Several areas of mammalian research have highlighted this conservation. Prop-1 and Pit-1 dwarf mice, which are deficient in serum growth hormone (GH), show decreased levels of IGF-1 and live up to 65% longer than do wild-type mice (21, 47). In support of the notion that this phenotype is the result of attenuated IGF-1 signaling is the fact that dwarf mice with high GH levels but only 10% of the normal IGF-1 levels also show a life span extension (34). Most recently, mice with a fat-specific insulin receptor knockout (FIRKO) also showed a significant life span extension compared to wild-type mice (18). Not surprisingly, the links between these signaling pathways and stress resistance appear to be conserved as well. Mice hepatocytes which are exposed to either GH or IGF-1 show a decrease in both superoxide dismutase and catalase activity as well as in the expression of heat shock proteins (22, 23, 174). Because of the many similarities between the yeast glucose and mammalian IGF-1 signaling pathways, it is highly likely that elucidation of the downstream targets and mechanisms which mediate life span extension in yeast will shed light on a number of critical processes in humans. Interestingly, high levels of IGF-1 have already been implicated in osteoarthritis and numerous forms of cancer including breast, lung, colorectal, and prostate cancers (177, 218).

In addition to the highly homologous RAS and serine/threonine kinase genes (SCH9 and Akt/PKB) found in the yeast glucose and mammalian IGF-1 signaling pathways, the functional conservation of Sir2 further emphasizes the critical importance of yeast as a model organism. While the initial identification of SIR2 as a yeast longevity gene may have seemed to be of little relevance to human aging, the subsequent implication of this gene in calorie restriction and the conservation of its effect on life span in higher organisms have brought Sir2 and its homologues to the forefront of aging research. Indeed, the discovery that human SIRT1 negatively modulates the activity of the p53 tumor suppressor not only underscores the importance of these enzymes but also highlights a conserved role for this family of enzymes as “survival genes.” In addition to its involvement in apoptosis and DNA repair, it is expected that SIRT1 and its homologues SIRT2 to SIRT7 play key regulatory roles in numerous other cellular processes. Finding the targets of the SIRT1 family and understanding how these enzymes are regulated in vivo are two of the many challenges facing the field as we explore the relevance of the yeast findings to mammalian biology. It will also be essential to determine the influence of NAD⁺ metabolism and the NAD⁺/NADH ratio on the regulation of all Sir2-like deacetylases.
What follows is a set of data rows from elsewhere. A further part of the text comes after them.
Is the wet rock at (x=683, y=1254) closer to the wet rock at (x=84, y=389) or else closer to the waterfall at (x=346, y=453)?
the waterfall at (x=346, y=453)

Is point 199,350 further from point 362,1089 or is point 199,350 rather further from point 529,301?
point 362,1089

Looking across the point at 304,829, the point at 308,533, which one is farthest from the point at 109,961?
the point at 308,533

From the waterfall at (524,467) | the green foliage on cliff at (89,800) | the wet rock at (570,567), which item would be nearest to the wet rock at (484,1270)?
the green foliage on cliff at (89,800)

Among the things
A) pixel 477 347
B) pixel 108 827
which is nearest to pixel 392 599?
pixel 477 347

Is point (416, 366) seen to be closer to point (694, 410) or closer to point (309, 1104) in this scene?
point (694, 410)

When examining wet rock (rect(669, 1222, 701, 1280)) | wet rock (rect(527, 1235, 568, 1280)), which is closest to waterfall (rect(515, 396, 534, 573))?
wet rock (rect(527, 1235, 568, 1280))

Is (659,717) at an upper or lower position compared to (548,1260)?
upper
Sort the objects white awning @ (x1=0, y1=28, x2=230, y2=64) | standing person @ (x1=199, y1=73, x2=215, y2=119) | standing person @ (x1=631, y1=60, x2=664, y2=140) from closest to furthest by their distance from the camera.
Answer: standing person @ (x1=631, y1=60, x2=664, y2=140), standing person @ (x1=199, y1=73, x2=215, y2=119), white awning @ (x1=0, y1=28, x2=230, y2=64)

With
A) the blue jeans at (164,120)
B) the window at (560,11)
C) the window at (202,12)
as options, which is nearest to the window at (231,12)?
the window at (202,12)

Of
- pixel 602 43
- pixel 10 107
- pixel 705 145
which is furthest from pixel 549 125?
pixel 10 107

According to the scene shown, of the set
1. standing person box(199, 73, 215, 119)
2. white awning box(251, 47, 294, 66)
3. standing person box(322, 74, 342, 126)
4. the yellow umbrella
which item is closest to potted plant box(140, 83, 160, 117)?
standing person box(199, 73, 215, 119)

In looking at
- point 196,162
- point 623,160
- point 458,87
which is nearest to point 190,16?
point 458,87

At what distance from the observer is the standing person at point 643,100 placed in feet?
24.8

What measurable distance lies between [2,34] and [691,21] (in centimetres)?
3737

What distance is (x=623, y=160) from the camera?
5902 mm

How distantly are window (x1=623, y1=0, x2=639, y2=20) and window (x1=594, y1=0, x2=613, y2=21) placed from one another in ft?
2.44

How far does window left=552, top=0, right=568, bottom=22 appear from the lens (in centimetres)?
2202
Among other questions which need to be addressed in the near future, are those concerning the extent of overlap between yeast chronological and replicative life spans. In addition to the fact that mutations in the PKA pathway extend both types of life span, results from several other studies have revealed additional degrees of overlap. For example, the longer the period that yeast cells are maintained in stationary phase, the greater the decrease in their replicative life span once they are released (7). Furthermore, deletion of both SOD1 and SOD2 reduces both chronological and replicative life spans (106, 125). Elucidating the extent of commonality between these two aging paradigms will clearly be a significant asset to the field. Other specific questions include the mechanism by which nicotinamide inhibits Sir2, as well as the identification of other putative targets of nicotinamide regulation. Identification of genes involved in the retrograde response and elucidation of the mechanisms which tie this process to replicative life span will also be important. In the coming years, these and other questions will provide the driving force for researchers in the yeast aging field as the impact of this model organism continues to grow exponentially.